Путь в аэропорт один — через городское кладбище. Давно уже поделенное на две неравные части. На неизменном, втором, где памятники выстроились в ровные ряды, как школьные парты, как всегда, было многолюдно. Женщины в черных платьях и платках. Надев однажды, они так и не сняли их. За десять лет одно черное платье, износившись, сменялось другим, но со стороны кажется, что это один и тот же наряд, их «школьная форма» с 1 сентября 2004 года.
…Перелистываю старые записные книжки десятилетней давности (тогда еще журналисты не заносили данные в планшеты), они исчерканы осетинскими фамилиями — и везде стоит код Беслана 8(6737). Когда-то я знала его наизусть.
Первый раз в этом городе я оказалась через два дня после освобождения школы. Моей дочери не исполнилось еще и двух лет, но я считала необходимым отправиться туда, чтобы рассказать всему миру о том, что произошло, чтобы помочь, не допустить…
Беслан был окутан коричневой шоколадной мглой. Еще не кончился белый день, но тона вокруг, казалось, были смазаны, сквозь ненастоящие сумерки от двора ко двору сновали тихие женщины в черном. На столбах висели фотографии пропавших детей. Снимки как из школьного альбома. За ночь после штурма весь город стал таким альбомом. «Пропал...», «Не найдена...», «Не вернулись...». Ветер рвал эти снимки и гнал их прочь вместе с последней надеждой.
А дома хранится желтый пластиковый контейнер, в который мне наложили осетинские пироги с поминок матери Беслана. Я отказывалась. Они настаивали, как будто бы это было самое важное в тот момент — не дать мне улететь без пирогов.
В конце концов пришлось взять и эти пироги, с картошкой и свекольными листьями, и контейнер, пообещав его обязательно вернуть, хотя меня об этом никто не просил.
И каждый раз, возвращаясь в Беслан, я вспоминала про него уже в самолете…
Вторая годовщина. Третья. Пятая. И вот уже десятая на подходе.
Кто тогда думал, что дотерпит, доболеет, доживет до дня сегодняшнего? Что женщины будут снова печь пироги, не на помин, а по праздникам. Что новые дети, не знавшие своих старших братьев и сестер, маленькими ножками побегут по нагретым солнцем кавказским дворам…

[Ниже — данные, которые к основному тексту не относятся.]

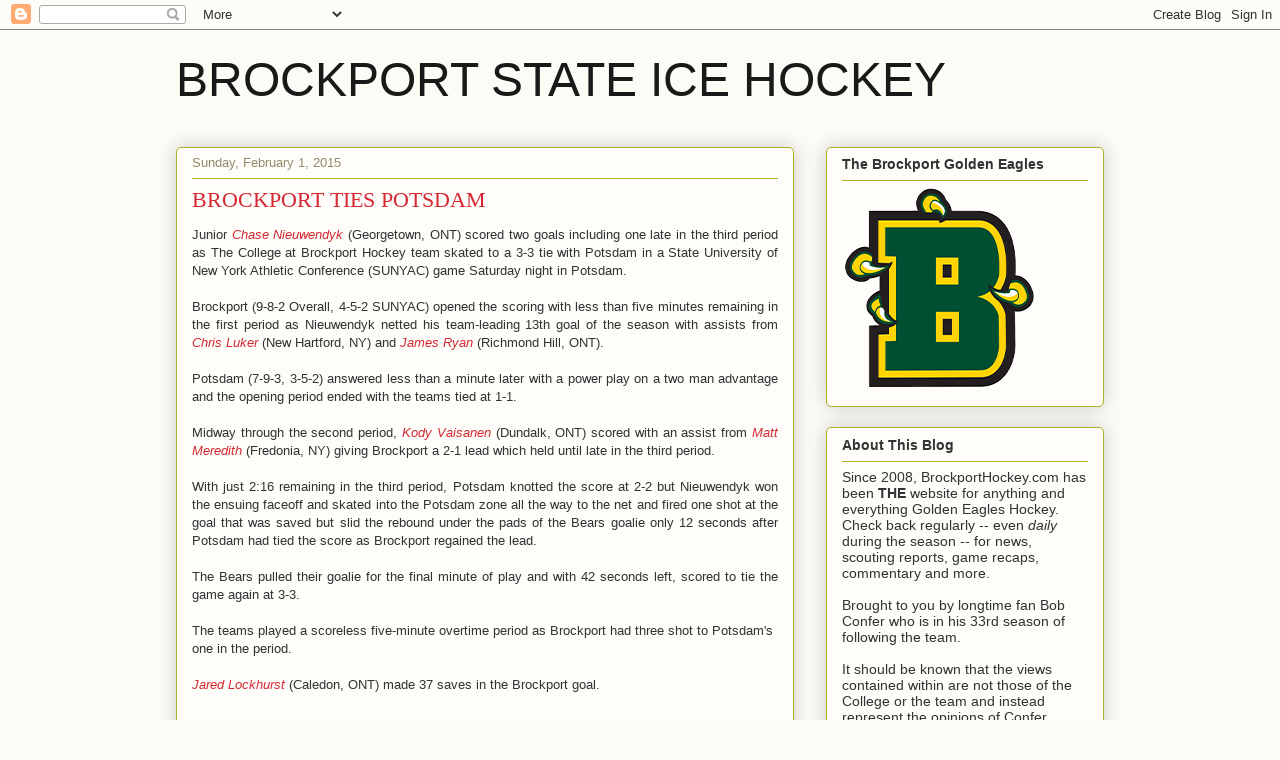

--- FILE ---
content_type: text/html; charset=UTF-8
request_url: http://brockporthockey.blogspot.com/b/stats?style=BLACK_TRANSPARENT&timeRange=LAST_MONTH&token=APq4FmClQrn3d134vGJ4PcUKJ7_4XanFppgPyMzWmKCBA_NE2mH49apdSbPzb3ouBQjV0NpuZZfpEnEm0lmHDSlyFk0v7Fk55A
body_size: 260
content:
{"total":9947,"sparklineOptions":{"backgroundColor":{"fillOpacity":0.1,"fill":"#000000"},"series":[{"areaOpacity":0.3,"color":"#202020"}]},"sparklineData":[[0,13],[1,15],[2,9],[3,11],[4,13],[5,13],[6,13],[7,13],[8,18],[9,23],[10,6],[11,45],[12,30],[13,23],[14,17],[15,49],[16,61],[17,56],[18,87],[19,91],[20,99],[21,47],[22,42],[23,71],[24,37],[25,23],[26,15],[27,33],[28,39],[29,2]],"nextTickMs":720000}

--- FILE ---
content_type: text/html; charset=utf-8
request_url: https://www.google.com/recaptcha/api2/aframe
body_size: 267
content:
<!DOCTYPE HTML><html><head><meta http-equiv="content-type" content="text/html; charset=UTF-8"></head><body><script nonce="Q01jCCuOAars6KkGJpkmGA">/** Anti-fraud and anti-abuse applications only. See google.com/recaptcha */ try{var clients={'sodar':'https://pagead2.googlesyndication.com/pagead/sodar?'};window.addEventListener("message",function(a){try{if(a.source===window.parent){var b=JSON.parse(a.data);var c=clients[b['id']];if(c){var d=document.createElement('img');d.src=c+b['params']+'&rc='+(localStorage.getItem("rc::a")?sessionStorage.getItem("rc::b"):"");window.document.body.appendChild(d);sessionStorage.setItem("rc::e",parseInt(sessionStorage.getItem("rc::e")||0)+1);localStorage.setItem("rc::h",'1768887792028');}}}catch(b){}});window.parent.postMessage("_grecaptcha_ready", "*");}catch(b){}</script></body></html>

До Беслана был «Норд-Ост» и Буденновск.
После — было многое, но массовых захватов заложников в России, слава богу, больше уже не случалось.
Как будто бы Беслан стал водоразделом — «от» и «до».

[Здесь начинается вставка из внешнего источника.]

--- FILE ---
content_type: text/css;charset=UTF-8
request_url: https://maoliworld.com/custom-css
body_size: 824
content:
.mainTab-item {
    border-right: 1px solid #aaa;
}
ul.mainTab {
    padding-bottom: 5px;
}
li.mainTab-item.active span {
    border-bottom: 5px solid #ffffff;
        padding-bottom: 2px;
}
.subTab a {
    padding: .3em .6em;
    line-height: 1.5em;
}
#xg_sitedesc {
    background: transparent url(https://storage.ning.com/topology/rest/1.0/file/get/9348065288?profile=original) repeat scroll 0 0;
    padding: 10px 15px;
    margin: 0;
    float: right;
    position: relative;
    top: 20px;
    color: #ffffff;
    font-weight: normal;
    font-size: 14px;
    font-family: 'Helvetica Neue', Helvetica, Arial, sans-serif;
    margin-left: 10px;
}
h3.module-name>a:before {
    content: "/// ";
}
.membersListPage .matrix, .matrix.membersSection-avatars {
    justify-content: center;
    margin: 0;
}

И даже горы содрогнулись. 334 человека. Из них — 186 детей.
Слишком дорогая цена. Но мы — вернее, они за нас — ее заплатили.
…Я отказалась ехать в Беслан на десять лет трагедии. Нет сил рвать душу. Пусть кто-нибудь другой, юный, который еще свято верит в то, что этот мир можно изменить к лучшему. Для кого Беслан — параграф из школьного учебника истории, пожелтевшая газетная страница, репортаж к годовщине по телевизору, практически сенсация: единственный, оставшийся в живых террорист, который отбывает пожизненное наказание, в прямом эфире посмотрит в глаза своим заложникам…
Бред. Бред. Хотя и новый поворот сюжета.
За минувшие годы все истории Беслана уже были рассказаны. Люди, судьбы, последние из маленьких заложников, что окончили школу в этом году, большинство уезжают из родного города и уже не возвращаются обратно.
И даже не потому, что жить здесь невмоготу — просто они стали взрослыми.
«Рухсаг ут» — «пусть земля будет пухом» по-осетински, — их так и не выросшим одноклассникам. И снова на изломе август. И журналисты опять осаждают приступом город в поисках хотя бы одной — нет уже таких — нерассказанной истории. Мечутся в поисках выхода затравленные горем души матерей: куда бы скрыться, спастись, пережить…
Потом, уже после третьего числа — дня штурма, — становится тихо и светло, Беслан пустеет на 365 последующих дней.